Yayın Tarihi | 13 May 2024, Monday

Son dönemde yapılan bir araştırma, yetişkinlerin bağlanma stilleri ve anksiyete düzeyleri arasındaki karmaşık bağlantıları gözler önüne seriyor. Araştırma, belirsizliğe karşı tolerans ve sosyal destek gibi kritik faktörlerin anksiyete tedavilerindeki rolünü ayrıntılı bir şekilde ele alıyor.

 

Bowlby tarafından tanımlanan bağlanma teorisi çerçevesinde, güvenli, kaçınmacı ve kaygılı olarak sınıflandırılan bağlanma stilleri üzerinde duruluyor. Güvensiz bağlanma stilleri olan kaçınmacı ve kaygılı bağlanma tarzları, yüksek belirsizlik toleransı ve ilişki memnuniyetsizliği ile ilişkilendirilirken; güvenli bağlanma ise psikolojik refahı ve düşük anksiyete düzeylerini destekliyor.

 

Araştırmanın dikkat çekici bulgularından biri, endişeli bağlanma stilinin sahibi bireylerin daha yüksek belirsizliğe karşı tolerans sergilediği ve algılanan sosyal desteğin düşük olduğu; bu durumun ise artan anksiyete seviyelerine yol açtığı yönünde.

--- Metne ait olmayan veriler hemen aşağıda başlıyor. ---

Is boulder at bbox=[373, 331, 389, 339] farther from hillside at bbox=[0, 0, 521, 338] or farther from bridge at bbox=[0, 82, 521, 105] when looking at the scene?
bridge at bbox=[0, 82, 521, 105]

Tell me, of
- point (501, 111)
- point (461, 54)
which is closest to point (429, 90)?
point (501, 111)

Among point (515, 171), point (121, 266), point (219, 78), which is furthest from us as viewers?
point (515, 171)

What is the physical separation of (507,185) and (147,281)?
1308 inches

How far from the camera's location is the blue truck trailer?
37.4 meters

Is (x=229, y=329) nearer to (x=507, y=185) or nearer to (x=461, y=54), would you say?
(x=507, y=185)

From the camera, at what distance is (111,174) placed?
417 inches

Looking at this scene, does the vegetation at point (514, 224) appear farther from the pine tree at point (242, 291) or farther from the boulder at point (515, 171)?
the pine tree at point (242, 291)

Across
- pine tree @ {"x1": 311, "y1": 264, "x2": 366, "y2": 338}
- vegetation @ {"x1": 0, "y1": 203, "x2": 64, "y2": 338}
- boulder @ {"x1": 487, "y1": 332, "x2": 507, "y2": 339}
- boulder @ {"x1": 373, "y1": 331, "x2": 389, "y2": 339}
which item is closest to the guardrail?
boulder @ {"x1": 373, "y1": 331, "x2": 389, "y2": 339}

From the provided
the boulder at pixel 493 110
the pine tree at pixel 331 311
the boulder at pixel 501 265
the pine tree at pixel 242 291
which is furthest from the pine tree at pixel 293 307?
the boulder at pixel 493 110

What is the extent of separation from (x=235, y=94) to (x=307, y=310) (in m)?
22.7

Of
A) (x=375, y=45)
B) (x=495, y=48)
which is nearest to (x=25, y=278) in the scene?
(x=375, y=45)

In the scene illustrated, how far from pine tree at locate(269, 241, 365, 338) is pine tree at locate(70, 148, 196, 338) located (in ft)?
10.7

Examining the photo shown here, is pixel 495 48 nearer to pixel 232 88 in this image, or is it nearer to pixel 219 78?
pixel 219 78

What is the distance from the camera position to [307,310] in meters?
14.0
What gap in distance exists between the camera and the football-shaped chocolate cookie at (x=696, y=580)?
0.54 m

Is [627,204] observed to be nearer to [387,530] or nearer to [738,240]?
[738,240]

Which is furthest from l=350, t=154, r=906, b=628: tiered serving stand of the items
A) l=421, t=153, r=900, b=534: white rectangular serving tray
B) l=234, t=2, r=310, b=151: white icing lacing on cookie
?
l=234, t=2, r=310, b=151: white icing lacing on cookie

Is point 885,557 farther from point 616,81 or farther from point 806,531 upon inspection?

Diğer yandan, kaçınmacı bağlanma stiline sahip bireylerde, aile ve önemli diğerlerinden algılanan desteğin azalması gözlemlenmiş, bu da anksiyetenin artmasına neden olmuş.

 

Araştırma, belirsizliğe karşı toleransa dayalı özel müdahalelerin ve sosyal destek kaynaklarını güçlendiren uygulamaların anksiyete tedavilerini etkili bir şekilde iyileştirebileceğini öneriyor. Ayrıca, sosyal destek kaynağının anksiyeteli bağlanma için geçerli olduğu ve kaçınmacı bağlanma ile ilişkili anksiyetenin azaltılmasında koruyucu bir rol oynadığı belirtiliyor.

 

Bu bulgular, klinik uygulamalarda bağlanma dinamiklerinin dikkate alınmasının önemini vurguluyor ve gelecekteki araştırmalara yönelik temel oluşturuyor. Araştırmanın sonuçları, zihinsel sağlık müdahalelerini geliştirmeyi amaçlayan uzmanlar için değerli içgörüler sunarak, psikolojik refah stratejilerini optimize etme yolunda önemli adımlar atıyor.